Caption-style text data
◆ ◆ ◆ ◆ ◆ ◆ ◆
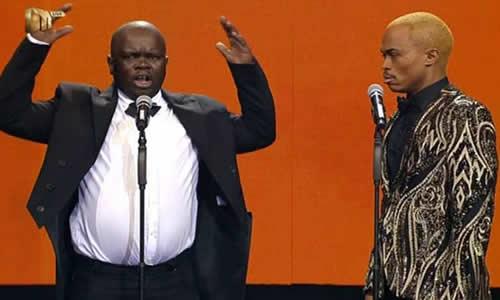 Idols SA Season 12 Wooden Mic Winner, Mbishop Shezi and judge Somizi Mhlongo performing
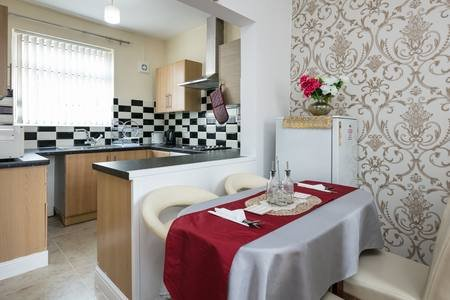 3 BEDROOMS HOLIDAY HOUSE NEAR MANCHESTER CITY STADIUM - Family & Friends, holiday rental in Mossley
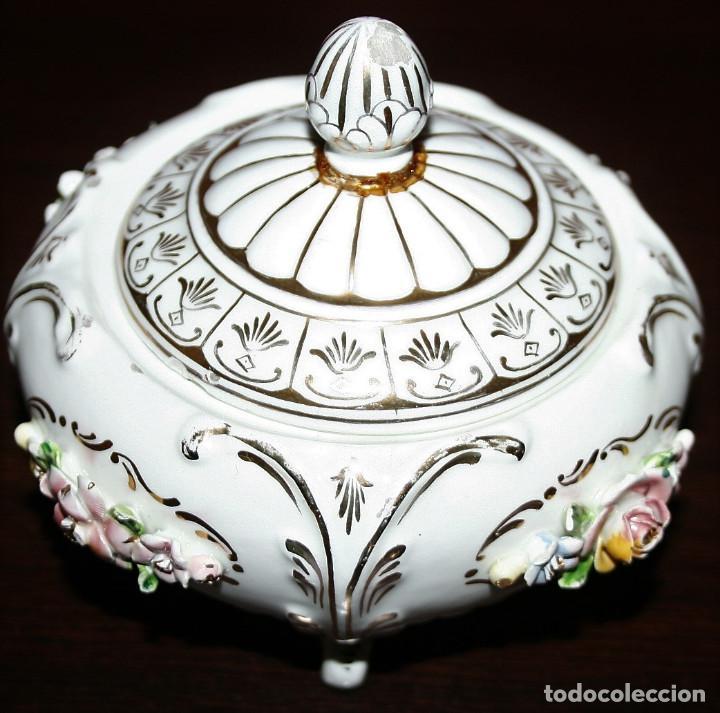 AZUCARERO DE PORCELANA CON DECORACIONES FLORALES - MESTRE (Antigüedades - Porcelanas y Cerámicas - Otras)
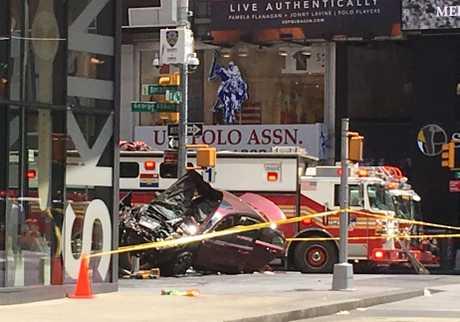 紐約市時代廣場一輛私家車高速駛上行人路撞向行人。AP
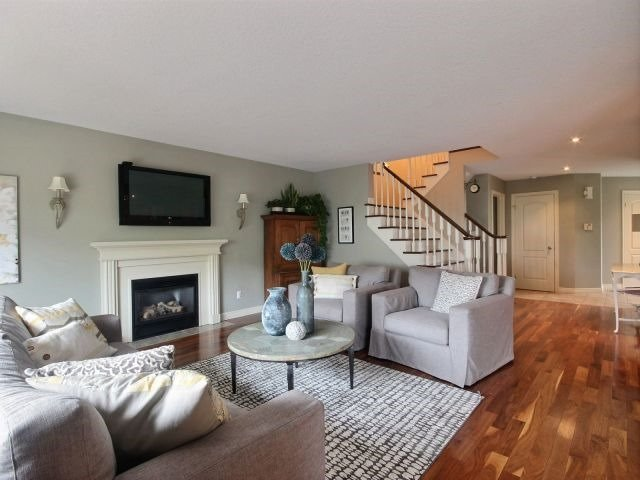 Detached at 51 Clairfields  Dr W, Guelph, Ontario. Image 17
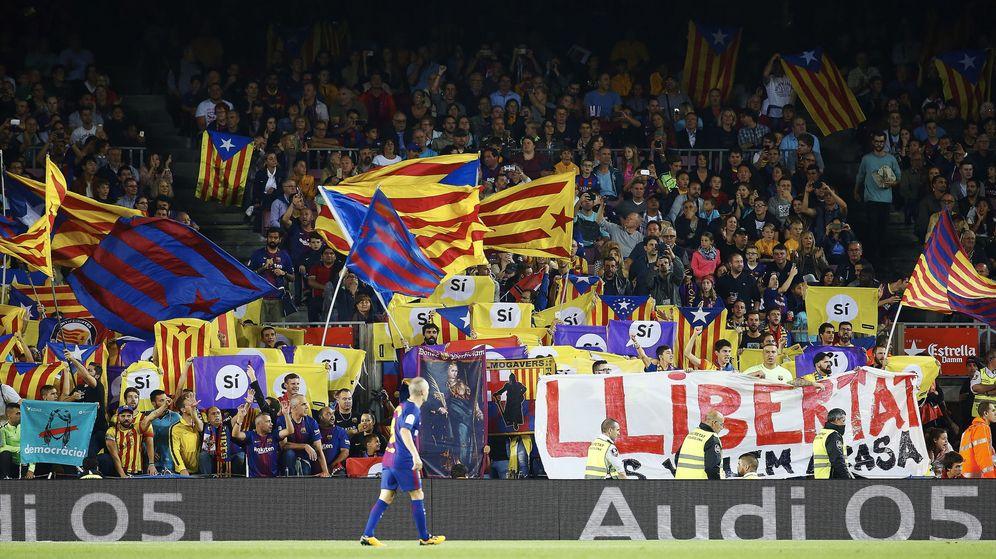 Foto: Iniesta mira una grada poblada de banderas. (EFE)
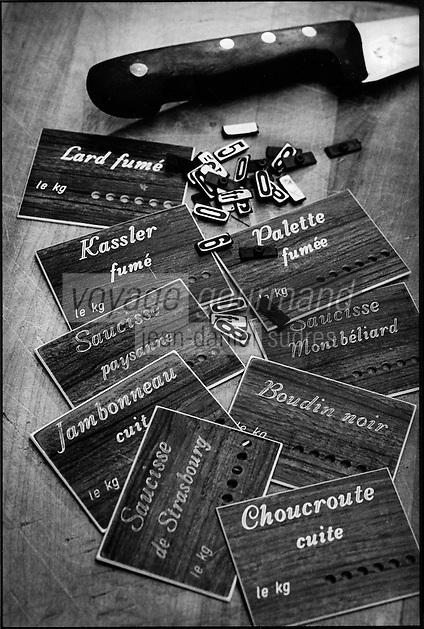 urope/France/Alsace/67/Bas-Rhin/ Strasbourg: Etiquettes des ingrédients de la choucroute alsacienne chez   Mr Muller, charcutier
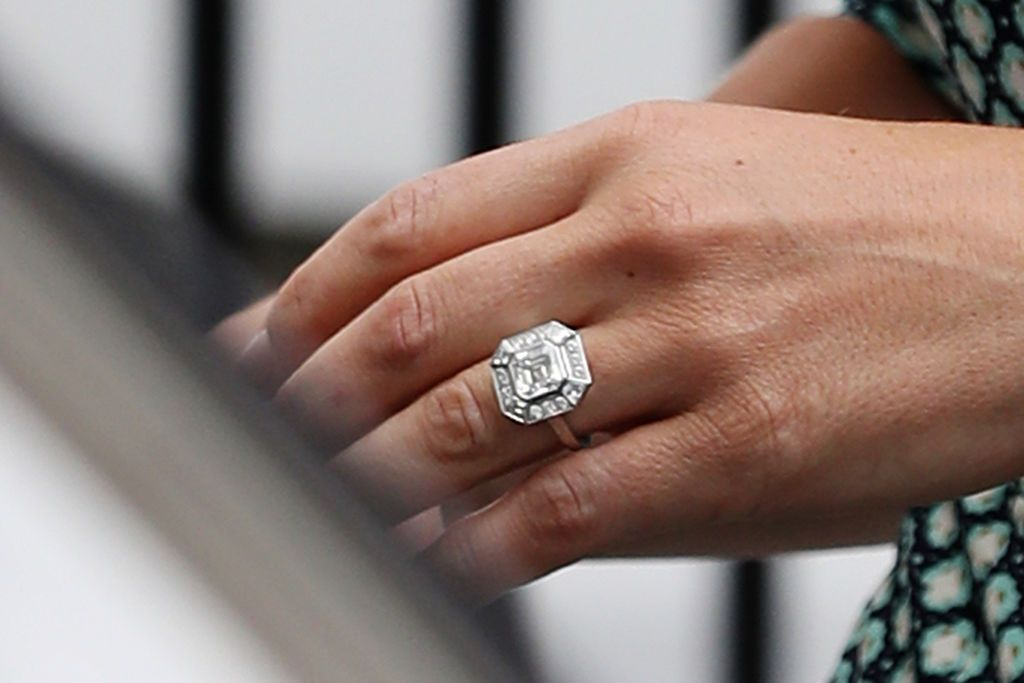 Pippa Middleton Engagement Ring Photos of Pippa Middletons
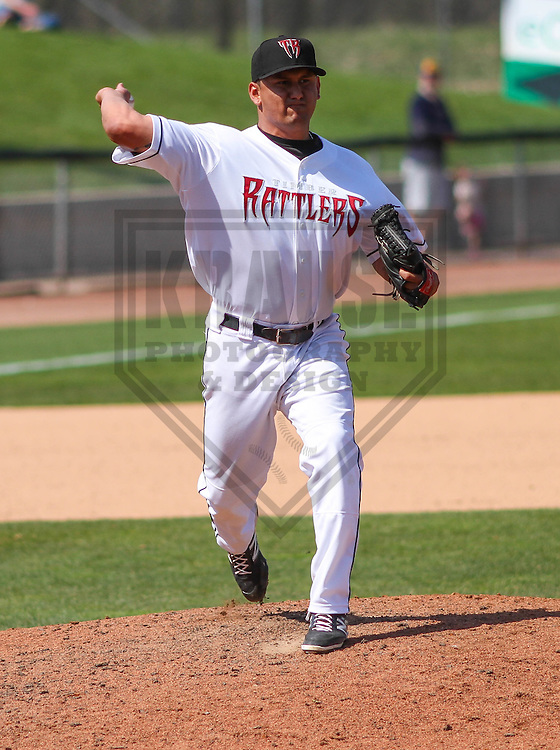 APPLETON - May 2015: Wisconsin Timber Rattlers pitcher Gian Rizzo (32) during a game against the Quad Cities River Bandits on May 2nd, 2015 at Fox Cities Stadium in Appleton, Wisconsin.  Quad Cities defeated Wisconsin 5-2.  (Brad Krause/Four Seam Images)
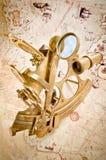 古色古香的黄铜优美的六分仪 免版税库存照片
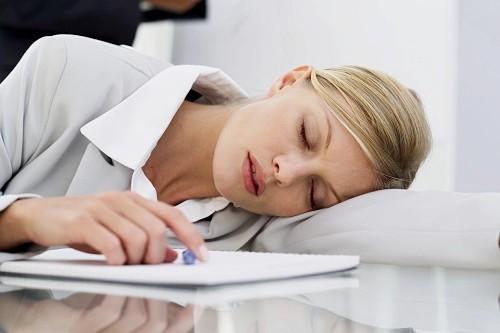 Ngủ gục tại bàn làm việc là lý do khiến bạn bị đau đầu sau khi thức dậy. Ảnh: Wikiblook.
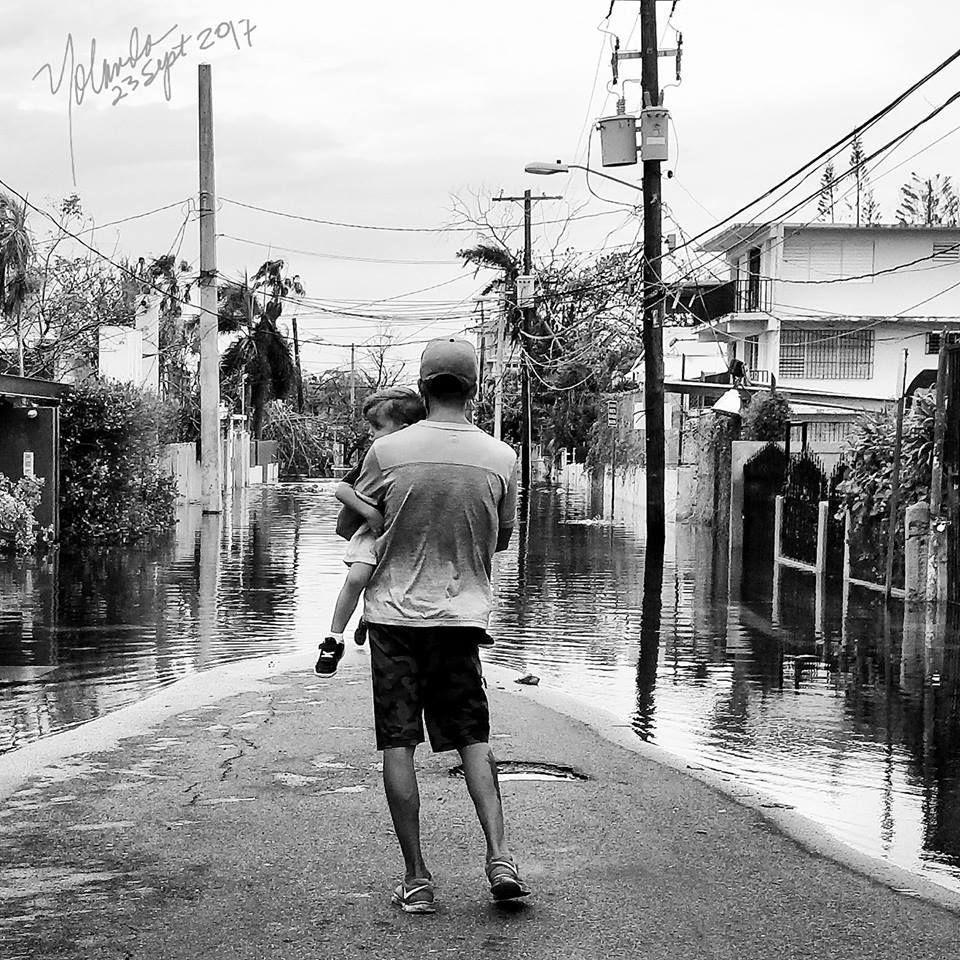 La condición colonial se enfatiza como un boomerang de desalientos e imposibilidades, cuando la gente desesperada clama auxilio.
◆ ◆ ◆ ◆ ◆ ◆ ◆
*WORK TASK*.
Each entry above should be written out again exactly, without its pictures.

*RESPONSE AREA*.
 Idols SA Season 12 Wooden Mic Winner, Mbishop Shezi and judge Somizi Mhlongo performing
 3 BEDROOMS HOLIDAY HOUSE NEAR MANCHESTER CITY STADIUM - Family & Friends, holiday rental in Mossley
 AZUCARERO DE PORCELANA CON DECORACIONES FLORALES - MESTRE (Antigüedades - Porcelanas y Cerámicas - Otras)
 紐約市時代廣場一輛私家車高速駛上行人路撞向行人。AP
 Detached at 51 Clairfields  Dr W, Guelph, Ontario. Image 17
 Foto: Iniesta mira una grada poblada de banderas. (EFE)
 urope/France/Alsace/67/Bas-Rhin/ Strasbourg: Etiquettes des ingrédients de la choucroute alsacienne chez   Mr Muller, charcutier
 Pippa Middleton Engagement Ring Photos of Pippa Middletons
 APPLETON - May 2015: Wisconsin Timber Rattlers pitcher Gian Rizzo (32) during a game against the Quad Cities River Bandits on May 2nd, 2015 at Fox Cities Stadium in Appleton, Wisconsin.  Quad Cities defeated Wisconsin 5-2.  (Brad Krause/Four Seam Images)
 古色古香的黄铜优美的六分仪 免版税库存照片
 Ngủ gục tại bàn làm việc là lý do khiến bạn bị đau đầu sau khi thức dậy. Ảnh: Wikiblook.
 La condición colonial se enfatiza como un boomerang de desalientos e imposibilidades, cuando la gente desesperada clama auxilio.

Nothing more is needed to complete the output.